==== Source material
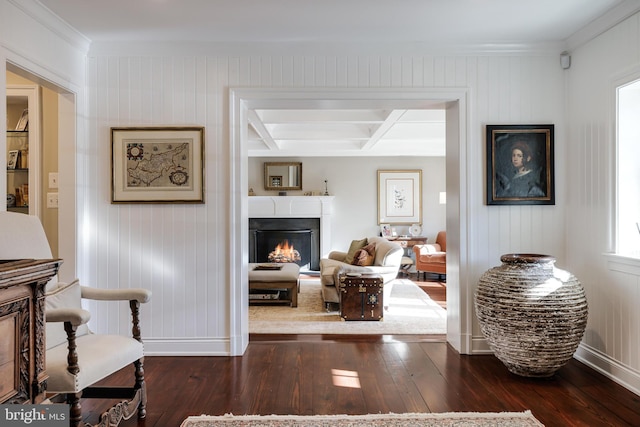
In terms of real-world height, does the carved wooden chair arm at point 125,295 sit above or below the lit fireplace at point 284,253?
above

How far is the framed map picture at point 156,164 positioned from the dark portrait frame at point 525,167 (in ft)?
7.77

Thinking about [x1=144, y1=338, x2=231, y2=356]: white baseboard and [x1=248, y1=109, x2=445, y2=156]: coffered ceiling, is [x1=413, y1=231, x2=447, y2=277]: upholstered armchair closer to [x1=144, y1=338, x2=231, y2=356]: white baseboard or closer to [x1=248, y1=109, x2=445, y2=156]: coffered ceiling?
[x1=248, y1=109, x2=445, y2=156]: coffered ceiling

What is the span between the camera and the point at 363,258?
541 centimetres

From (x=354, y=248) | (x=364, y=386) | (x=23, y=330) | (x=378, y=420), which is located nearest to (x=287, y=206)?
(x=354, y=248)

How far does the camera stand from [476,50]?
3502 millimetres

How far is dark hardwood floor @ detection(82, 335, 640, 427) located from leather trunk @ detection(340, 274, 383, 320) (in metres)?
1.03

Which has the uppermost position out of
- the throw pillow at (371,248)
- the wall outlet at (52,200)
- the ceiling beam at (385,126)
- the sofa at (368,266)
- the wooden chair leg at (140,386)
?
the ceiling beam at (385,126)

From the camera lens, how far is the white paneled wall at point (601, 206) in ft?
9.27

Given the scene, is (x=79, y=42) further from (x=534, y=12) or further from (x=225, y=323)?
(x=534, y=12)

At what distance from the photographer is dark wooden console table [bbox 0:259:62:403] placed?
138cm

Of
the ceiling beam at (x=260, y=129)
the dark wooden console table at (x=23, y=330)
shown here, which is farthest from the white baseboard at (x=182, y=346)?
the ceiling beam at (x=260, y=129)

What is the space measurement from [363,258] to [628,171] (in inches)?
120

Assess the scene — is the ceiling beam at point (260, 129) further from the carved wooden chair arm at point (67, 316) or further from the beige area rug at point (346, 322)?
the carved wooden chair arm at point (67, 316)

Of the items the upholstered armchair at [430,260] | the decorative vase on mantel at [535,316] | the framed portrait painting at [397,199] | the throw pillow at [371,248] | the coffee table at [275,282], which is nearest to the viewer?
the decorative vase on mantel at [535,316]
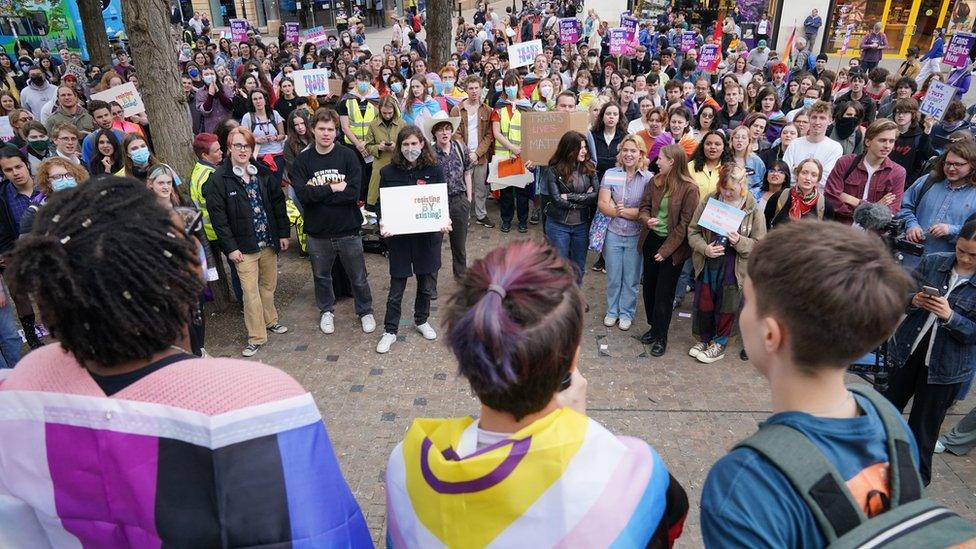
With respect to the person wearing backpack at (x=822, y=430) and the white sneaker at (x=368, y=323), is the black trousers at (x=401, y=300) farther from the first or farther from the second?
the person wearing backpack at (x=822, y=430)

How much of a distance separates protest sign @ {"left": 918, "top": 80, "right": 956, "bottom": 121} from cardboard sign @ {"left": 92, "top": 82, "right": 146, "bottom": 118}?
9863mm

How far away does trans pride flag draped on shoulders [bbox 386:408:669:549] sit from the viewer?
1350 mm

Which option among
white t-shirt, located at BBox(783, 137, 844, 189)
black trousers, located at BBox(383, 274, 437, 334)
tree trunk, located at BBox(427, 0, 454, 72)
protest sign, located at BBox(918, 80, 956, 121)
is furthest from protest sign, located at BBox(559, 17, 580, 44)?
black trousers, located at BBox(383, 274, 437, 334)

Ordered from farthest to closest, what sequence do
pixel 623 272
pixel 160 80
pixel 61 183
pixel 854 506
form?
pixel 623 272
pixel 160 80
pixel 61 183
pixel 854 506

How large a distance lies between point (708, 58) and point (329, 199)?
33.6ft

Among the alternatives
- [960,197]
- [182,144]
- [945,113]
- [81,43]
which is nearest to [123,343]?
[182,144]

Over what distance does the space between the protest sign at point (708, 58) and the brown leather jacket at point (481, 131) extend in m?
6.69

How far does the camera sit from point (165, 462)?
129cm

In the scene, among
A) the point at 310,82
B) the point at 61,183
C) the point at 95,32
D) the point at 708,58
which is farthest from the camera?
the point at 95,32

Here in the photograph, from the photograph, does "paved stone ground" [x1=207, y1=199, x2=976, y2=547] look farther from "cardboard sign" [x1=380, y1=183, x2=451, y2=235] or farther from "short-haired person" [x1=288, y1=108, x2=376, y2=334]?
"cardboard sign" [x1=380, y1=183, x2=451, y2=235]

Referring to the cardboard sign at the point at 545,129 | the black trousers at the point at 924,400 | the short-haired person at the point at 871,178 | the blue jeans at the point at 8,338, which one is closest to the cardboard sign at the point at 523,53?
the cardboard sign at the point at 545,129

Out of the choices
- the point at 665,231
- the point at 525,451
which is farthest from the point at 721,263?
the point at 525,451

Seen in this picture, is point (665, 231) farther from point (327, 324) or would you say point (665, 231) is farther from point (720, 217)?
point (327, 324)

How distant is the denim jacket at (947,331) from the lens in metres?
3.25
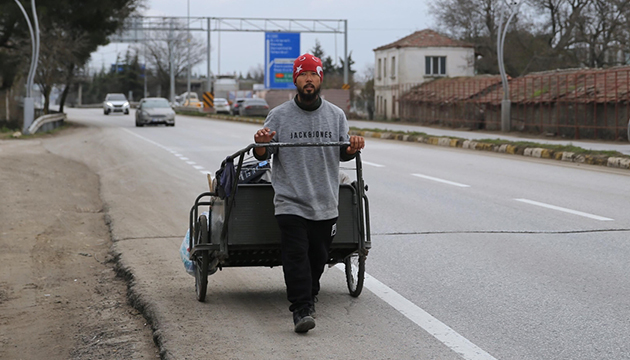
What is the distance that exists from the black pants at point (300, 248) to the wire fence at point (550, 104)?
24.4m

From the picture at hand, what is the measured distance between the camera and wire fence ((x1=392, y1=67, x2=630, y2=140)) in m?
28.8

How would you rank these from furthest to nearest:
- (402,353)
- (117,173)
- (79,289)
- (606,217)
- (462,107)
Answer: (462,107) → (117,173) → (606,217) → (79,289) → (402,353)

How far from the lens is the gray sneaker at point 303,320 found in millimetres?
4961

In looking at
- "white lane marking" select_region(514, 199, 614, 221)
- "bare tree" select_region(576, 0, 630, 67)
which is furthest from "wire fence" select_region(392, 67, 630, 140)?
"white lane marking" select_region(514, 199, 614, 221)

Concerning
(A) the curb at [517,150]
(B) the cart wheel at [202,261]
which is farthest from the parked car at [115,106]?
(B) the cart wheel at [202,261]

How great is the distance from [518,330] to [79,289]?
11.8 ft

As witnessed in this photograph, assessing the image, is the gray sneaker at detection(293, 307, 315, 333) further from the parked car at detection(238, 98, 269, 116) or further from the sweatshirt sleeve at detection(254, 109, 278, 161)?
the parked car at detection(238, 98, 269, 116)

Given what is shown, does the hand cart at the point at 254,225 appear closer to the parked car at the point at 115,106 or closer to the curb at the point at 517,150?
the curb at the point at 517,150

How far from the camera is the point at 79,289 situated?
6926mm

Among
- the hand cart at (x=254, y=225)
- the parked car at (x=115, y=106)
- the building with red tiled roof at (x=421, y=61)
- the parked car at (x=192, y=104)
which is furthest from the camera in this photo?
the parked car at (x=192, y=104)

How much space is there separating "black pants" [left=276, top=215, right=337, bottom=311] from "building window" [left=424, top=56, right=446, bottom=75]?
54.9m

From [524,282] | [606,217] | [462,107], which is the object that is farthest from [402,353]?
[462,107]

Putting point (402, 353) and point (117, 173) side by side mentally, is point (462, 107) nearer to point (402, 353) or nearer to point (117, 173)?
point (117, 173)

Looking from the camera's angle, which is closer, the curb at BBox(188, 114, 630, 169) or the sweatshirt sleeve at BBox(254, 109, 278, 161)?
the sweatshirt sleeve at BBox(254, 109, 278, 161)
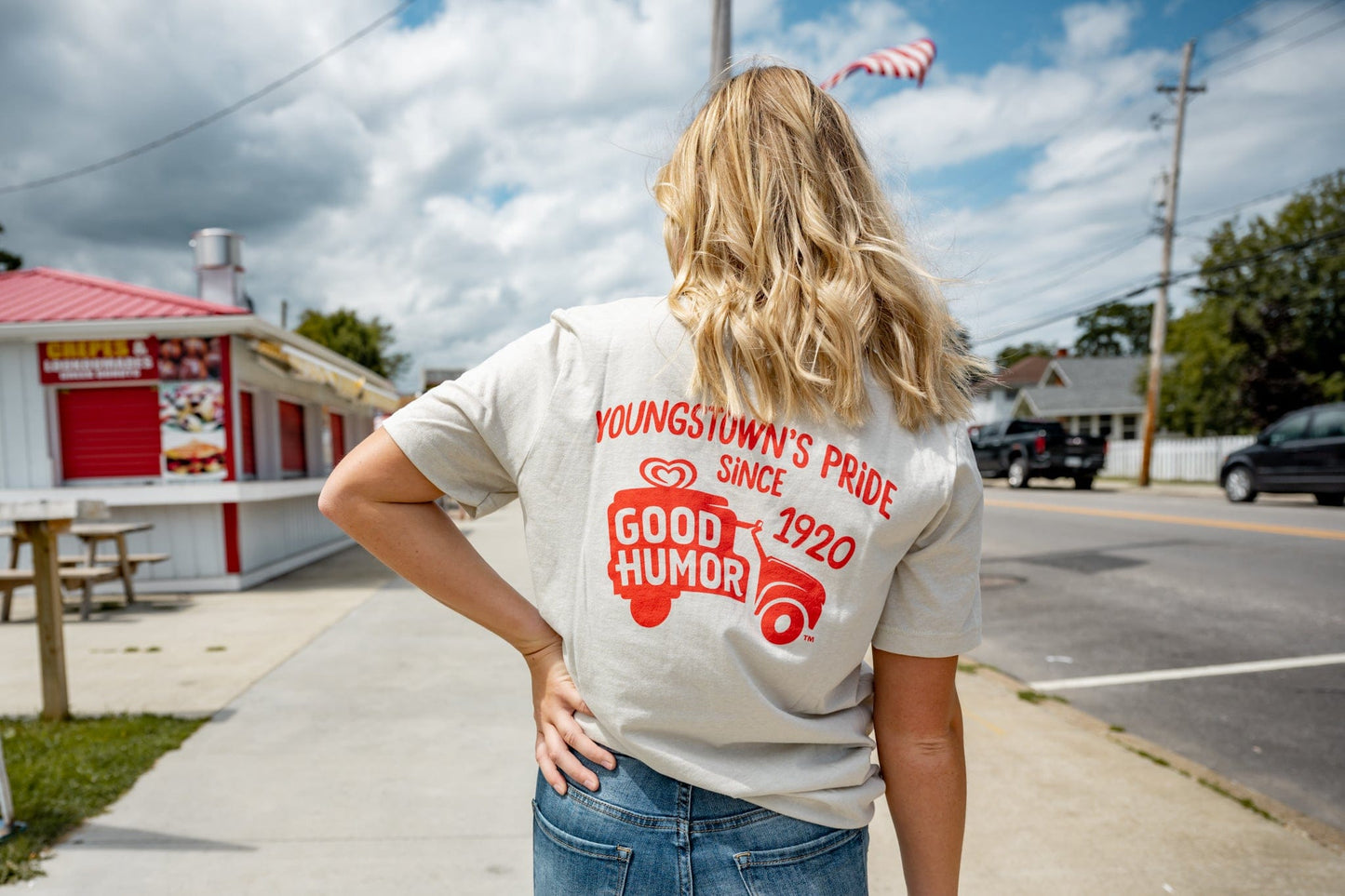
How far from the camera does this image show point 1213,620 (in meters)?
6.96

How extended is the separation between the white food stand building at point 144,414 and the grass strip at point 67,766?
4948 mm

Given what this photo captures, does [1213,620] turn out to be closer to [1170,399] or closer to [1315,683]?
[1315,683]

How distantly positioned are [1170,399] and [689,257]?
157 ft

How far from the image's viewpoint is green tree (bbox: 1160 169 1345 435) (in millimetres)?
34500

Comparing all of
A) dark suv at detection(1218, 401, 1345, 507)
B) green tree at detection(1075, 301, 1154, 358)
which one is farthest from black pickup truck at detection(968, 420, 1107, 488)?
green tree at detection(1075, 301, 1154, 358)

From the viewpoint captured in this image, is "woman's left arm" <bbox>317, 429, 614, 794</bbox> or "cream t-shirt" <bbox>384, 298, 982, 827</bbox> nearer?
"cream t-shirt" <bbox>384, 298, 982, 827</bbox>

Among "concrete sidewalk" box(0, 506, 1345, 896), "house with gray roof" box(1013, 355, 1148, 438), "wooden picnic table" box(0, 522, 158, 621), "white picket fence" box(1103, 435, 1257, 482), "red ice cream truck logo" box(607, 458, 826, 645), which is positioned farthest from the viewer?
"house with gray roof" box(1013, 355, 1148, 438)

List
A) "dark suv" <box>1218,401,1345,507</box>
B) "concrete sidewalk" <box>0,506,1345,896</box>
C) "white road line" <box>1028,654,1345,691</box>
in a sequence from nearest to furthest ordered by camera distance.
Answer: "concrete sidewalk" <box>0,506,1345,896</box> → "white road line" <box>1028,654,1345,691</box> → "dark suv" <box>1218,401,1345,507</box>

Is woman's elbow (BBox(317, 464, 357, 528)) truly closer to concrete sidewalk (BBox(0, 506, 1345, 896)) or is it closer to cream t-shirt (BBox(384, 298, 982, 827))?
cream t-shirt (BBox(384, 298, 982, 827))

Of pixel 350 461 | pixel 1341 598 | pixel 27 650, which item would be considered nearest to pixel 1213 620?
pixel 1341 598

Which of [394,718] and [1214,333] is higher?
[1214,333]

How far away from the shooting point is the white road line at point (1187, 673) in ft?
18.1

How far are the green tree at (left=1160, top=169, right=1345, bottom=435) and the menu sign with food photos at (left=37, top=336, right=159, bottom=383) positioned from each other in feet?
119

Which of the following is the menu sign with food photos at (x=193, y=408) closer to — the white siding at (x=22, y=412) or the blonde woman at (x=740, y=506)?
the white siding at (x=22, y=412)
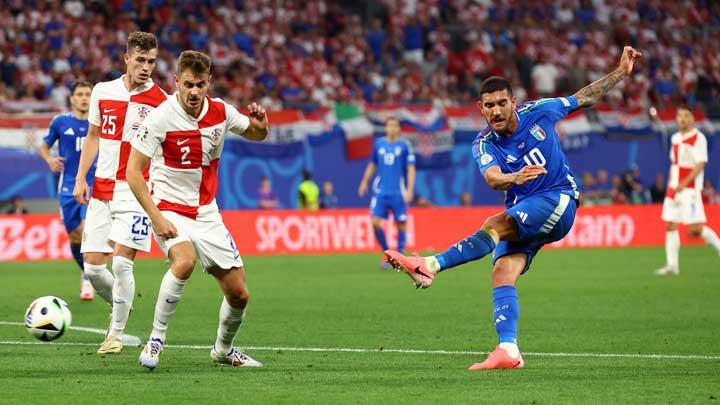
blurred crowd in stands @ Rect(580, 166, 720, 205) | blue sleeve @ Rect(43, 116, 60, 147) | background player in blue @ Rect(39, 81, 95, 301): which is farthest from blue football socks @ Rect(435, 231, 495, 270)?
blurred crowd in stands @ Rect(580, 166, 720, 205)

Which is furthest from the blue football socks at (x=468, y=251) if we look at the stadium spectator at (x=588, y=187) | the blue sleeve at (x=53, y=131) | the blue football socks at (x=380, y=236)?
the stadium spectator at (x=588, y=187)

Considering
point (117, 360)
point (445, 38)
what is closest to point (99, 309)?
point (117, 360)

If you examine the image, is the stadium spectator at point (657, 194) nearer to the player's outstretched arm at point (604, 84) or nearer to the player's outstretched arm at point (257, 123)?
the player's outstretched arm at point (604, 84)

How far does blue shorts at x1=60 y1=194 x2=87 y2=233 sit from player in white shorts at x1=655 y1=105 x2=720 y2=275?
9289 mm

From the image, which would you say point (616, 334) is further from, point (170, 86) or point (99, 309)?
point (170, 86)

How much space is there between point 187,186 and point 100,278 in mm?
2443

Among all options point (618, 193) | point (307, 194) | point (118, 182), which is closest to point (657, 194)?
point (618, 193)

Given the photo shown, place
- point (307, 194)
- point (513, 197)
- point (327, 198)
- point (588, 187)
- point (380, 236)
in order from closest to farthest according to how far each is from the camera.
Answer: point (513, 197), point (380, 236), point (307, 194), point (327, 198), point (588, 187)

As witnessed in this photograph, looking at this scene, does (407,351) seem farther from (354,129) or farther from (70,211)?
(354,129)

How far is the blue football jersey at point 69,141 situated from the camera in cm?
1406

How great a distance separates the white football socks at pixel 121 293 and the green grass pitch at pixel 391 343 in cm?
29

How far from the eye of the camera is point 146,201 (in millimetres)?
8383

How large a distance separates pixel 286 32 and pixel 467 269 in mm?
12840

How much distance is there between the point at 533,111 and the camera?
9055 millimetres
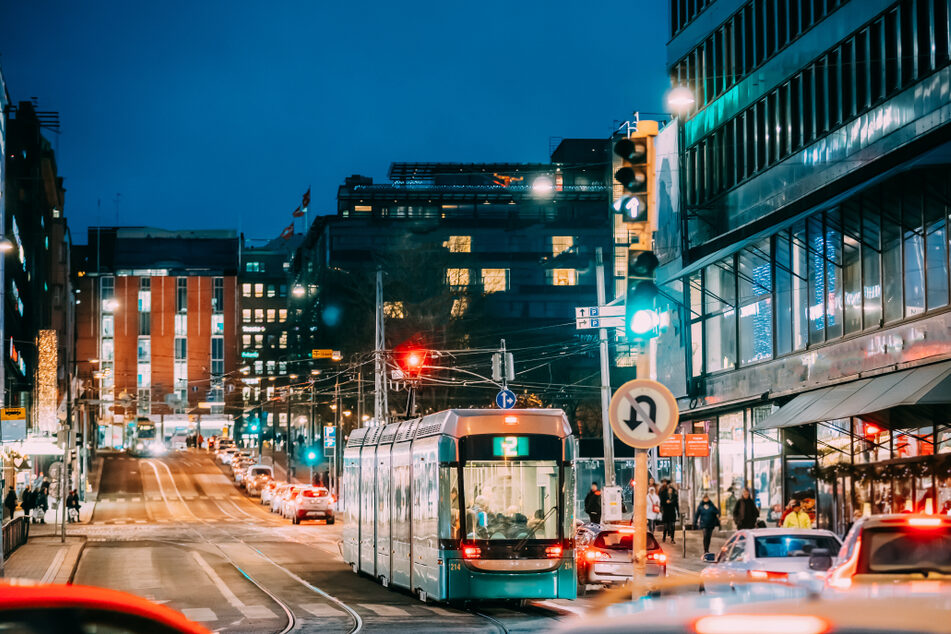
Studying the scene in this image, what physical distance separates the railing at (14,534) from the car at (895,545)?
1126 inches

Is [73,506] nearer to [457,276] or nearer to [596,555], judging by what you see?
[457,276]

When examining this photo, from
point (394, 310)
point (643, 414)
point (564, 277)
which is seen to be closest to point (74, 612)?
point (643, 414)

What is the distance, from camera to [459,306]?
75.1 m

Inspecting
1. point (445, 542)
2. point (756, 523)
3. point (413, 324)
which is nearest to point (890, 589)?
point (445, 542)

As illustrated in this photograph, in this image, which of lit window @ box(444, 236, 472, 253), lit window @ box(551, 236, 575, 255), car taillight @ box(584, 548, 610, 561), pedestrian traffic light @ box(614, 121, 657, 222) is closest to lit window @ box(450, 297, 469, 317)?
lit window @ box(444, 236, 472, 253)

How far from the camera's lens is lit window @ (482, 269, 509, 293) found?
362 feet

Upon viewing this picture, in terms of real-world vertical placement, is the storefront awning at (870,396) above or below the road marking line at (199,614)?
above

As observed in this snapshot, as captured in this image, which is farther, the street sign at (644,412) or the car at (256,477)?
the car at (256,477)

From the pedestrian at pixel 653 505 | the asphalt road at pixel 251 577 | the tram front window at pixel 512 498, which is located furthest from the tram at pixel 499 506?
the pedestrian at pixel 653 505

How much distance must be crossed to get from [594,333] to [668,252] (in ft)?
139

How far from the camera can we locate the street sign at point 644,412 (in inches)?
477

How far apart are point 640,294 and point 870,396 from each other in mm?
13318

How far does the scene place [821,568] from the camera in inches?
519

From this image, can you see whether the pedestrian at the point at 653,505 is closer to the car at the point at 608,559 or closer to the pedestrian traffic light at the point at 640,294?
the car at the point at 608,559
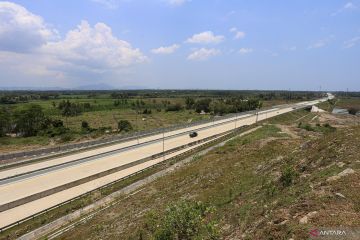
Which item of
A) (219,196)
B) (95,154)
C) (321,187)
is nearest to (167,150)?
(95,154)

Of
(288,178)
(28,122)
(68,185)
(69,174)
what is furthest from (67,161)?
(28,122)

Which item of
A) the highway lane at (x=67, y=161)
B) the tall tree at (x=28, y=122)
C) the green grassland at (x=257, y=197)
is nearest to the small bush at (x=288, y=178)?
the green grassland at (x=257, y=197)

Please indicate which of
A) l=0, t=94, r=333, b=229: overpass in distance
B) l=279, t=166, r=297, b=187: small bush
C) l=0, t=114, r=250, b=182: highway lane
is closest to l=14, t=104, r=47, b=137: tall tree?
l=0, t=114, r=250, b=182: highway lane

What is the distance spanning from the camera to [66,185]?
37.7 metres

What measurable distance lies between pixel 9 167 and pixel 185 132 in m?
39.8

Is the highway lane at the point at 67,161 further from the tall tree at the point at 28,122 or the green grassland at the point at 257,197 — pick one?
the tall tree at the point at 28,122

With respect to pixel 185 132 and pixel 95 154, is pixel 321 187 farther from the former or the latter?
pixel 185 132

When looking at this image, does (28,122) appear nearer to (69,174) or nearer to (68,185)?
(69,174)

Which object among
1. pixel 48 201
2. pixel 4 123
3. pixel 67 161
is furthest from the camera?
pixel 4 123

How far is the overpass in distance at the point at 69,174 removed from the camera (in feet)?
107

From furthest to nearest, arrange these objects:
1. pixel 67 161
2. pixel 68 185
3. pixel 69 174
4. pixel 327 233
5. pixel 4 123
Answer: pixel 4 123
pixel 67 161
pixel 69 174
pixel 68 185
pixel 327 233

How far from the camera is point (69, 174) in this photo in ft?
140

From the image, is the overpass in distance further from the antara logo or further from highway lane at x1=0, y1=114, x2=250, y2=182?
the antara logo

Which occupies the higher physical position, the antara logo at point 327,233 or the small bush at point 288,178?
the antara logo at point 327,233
========
## Written exercise
Render the stretch of records from the line containing "Seen in this" through the line containing "Answer: (462,107) →" as a Markdown table with the columns Index and Entry, one numbered row per line, skipping blank lines and leaving out the pictures.

## Final result
| Index | Entry |
|---|---|
| 1 | Seen in this picture, is point (665, 231) farther from point (327, 324) or would you say point (665, 231) is farther from point (720, 217)? |
| 2 | point (327, 324) |
| 3 | How distant is the denim jacket at (947,331) from the lens in metres? |
| 4 | 3.25 |
| 5 | What is the distance that exists from the black pants at point (300, 248) to the wire fence at point (550, 104)? |
| 6 | 24.4m |
| 7 | From the picture at hand, what is the measured distance between the camera and wire fence ((x1=392, y1=67, x2=630, y2=140)) in m? |
| 8 | 28.8 |
| 9 | How would you rank these from furthest to nearest: |
| 10 | - (402,353) |
| 11 | - (117,173) |
| 12 | - (79,289) |
| 13 | - (606,217) |
| 14 | - (462,107) |
| 15 | Answer: (462,107) → (117,173) → (606,217) → (79,289) → (402,353) |